To find the distance John must sit in order to keep the seesaw balanced, we can use the principle of moments. The principle of moments states that the total anticlockwise moment is equal to the total clockwise moment.

In this case, the moment is the product of the mass and the distance from the fulcrum. Let's assume the mass of John is "m" and the mass of Mary is "3m".
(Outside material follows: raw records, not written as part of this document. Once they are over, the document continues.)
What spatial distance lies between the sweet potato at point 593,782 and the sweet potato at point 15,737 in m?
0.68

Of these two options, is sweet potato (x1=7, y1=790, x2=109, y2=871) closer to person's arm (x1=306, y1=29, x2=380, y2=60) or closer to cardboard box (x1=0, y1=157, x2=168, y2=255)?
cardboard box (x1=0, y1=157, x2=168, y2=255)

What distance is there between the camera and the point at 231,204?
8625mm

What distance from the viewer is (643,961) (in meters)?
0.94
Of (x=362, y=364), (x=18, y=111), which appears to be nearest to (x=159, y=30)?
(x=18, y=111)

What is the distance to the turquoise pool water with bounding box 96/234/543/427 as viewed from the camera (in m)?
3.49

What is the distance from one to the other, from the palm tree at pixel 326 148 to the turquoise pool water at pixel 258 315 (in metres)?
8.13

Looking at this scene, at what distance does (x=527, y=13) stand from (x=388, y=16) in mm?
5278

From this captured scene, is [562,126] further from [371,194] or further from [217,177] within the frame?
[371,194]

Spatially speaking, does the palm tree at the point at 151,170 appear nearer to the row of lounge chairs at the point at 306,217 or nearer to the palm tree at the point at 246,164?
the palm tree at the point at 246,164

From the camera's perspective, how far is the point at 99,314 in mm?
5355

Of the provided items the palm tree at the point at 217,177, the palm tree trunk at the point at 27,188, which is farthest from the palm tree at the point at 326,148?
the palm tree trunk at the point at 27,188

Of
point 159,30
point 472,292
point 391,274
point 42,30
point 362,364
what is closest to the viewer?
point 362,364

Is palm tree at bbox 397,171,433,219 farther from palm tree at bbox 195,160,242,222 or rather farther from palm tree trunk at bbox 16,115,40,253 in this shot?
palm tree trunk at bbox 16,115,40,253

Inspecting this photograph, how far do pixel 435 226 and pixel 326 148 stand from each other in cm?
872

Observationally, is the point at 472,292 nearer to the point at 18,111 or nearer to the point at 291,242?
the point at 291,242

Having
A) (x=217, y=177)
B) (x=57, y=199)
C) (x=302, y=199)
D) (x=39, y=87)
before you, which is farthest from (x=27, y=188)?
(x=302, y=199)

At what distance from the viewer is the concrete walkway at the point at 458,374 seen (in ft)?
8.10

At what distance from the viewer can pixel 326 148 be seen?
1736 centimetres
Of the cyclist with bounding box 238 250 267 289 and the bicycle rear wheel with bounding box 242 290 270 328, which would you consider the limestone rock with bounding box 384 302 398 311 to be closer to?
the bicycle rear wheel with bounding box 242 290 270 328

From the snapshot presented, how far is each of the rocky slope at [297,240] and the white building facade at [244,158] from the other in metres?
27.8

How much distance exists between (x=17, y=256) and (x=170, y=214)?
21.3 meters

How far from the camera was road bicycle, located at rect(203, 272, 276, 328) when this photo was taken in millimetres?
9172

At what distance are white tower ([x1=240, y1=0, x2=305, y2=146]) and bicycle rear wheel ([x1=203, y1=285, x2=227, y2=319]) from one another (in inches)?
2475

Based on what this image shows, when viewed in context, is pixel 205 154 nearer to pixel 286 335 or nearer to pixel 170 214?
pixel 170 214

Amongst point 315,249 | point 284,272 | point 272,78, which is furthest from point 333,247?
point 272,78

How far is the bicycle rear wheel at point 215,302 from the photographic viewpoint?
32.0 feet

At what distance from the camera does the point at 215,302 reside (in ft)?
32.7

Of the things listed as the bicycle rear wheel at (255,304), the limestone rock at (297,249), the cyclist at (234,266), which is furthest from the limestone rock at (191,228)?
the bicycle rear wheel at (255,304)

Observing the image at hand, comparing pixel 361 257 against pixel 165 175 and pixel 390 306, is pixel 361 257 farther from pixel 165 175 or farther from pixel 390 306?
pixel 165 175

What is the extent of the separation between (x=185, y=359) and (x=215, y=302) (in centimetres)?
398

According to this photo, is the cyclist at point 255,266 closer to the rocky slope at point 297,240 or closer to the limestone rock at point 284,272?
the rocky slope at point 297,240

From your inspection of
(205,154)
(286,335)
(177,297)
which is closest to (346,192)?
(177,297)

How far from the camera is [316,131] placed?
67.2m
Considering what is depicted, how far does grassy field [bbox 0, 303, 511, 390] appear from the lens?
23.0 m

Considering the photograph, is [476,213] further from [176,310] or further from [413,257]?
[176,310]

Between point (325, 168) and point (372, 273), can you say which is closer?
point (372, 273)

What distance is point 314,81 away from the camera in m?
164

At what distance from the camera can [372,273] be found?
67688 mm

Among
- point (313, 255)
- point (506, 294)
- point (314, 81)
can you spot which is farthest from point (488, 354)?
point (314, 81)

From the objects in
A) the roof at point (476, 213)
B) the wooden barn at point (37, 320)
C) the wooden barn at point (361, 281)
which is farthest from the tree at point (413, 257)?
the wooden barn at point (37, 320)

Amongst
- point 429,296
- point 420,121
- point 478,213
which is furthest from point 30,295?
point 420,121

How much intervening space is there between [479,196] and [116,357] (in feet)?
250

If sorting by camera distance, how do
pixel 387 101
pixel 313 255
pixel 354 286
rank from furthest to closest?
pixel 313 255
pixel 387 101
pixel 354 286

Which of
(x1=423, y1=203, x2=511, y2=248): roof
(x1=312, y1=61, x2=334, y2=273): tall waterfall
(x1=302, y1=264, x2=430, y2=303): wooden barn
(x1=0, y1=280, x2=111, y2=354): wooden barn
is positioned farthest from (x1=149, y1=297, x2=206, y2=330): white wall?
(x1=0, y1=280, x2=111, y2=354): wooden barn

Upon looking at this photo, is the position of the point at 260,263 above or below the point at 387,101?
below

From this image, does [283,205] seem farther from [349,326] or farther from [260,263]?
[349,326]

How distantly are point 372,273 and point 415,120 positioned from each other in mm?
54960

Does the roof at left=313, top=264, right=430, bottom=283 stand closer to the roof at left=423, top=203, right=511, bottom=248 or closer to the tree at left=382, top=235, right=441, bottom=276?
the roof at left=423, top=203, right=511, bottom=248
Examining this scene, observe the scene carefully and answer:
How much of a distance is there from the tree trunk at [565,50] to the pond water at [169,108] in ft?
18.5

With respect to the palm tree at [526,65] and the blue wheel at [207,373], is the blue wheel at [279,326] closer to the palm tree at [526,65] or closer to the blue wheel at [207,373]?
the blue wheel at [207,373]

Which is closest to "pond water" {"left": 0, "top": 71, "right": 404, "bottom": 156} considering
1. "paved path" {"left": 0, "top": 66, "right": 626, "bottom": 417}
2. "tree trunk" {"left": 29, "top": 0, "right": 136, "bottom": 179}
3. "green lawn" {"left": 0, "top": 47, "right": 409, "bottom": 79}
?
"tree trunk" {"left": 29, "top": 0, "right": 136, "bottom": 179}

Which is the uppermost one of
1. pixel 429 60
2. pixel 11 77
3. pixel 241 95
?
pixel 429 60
Using the principle of moments, we can write:

(Moment of Mary) = (Moment of John)
(3m) * (0.5m) = (m) * (x)

Simplifying this equation, we get:

1.5m = mx

Solving for x, we divide both sides of the equation by m:

x = 1.5

Therefore, John must sit at a distance of 1.5 meters from the fulcrum in order to keep the seesaw balanced.

To answer this question, we need to consider the lever arm principle, which states that in order for a seesaw to be balanced, the torque on one side must be equal to the torque on the other side.

Torque is calculated by multiplying the force applied to an object by the distance from the pivot point (fulcrum in this case). In this situation, the force being applied is the weight of each person, which is equal to their respective mass multiplied by the acceleration due to gravity (9.8 m/s^2).

Let's denote the mass of John as "m" and the mass of Mary as "3m" (since Mary has 3 times the mass of John). The distance from the fulcrum at which Mary sits is 0.5m.

Torque on Mary's side: Torque_Mary = (3m) * (0.5m) * (9.8 m/s^2)
Torque on John's side: Torque_John = m * (x) * (9.8 m/s^2)

Since the seesaw is balanced, the torques must be equal:
(3m) * (0.5m) * (9.8 m/s^2) = m * (x) * (9.8 m/s^2)

Simplifying the equation, we get:
(3/2) * (9.8 m/s^2) = x * (9.8 m/s^2)

Canceling out the acceleration due to gravity, we find:
(3/2) = x

So, John must sit at a distance of 1.5m from the fulcrum in order to keep the seesaw balanced.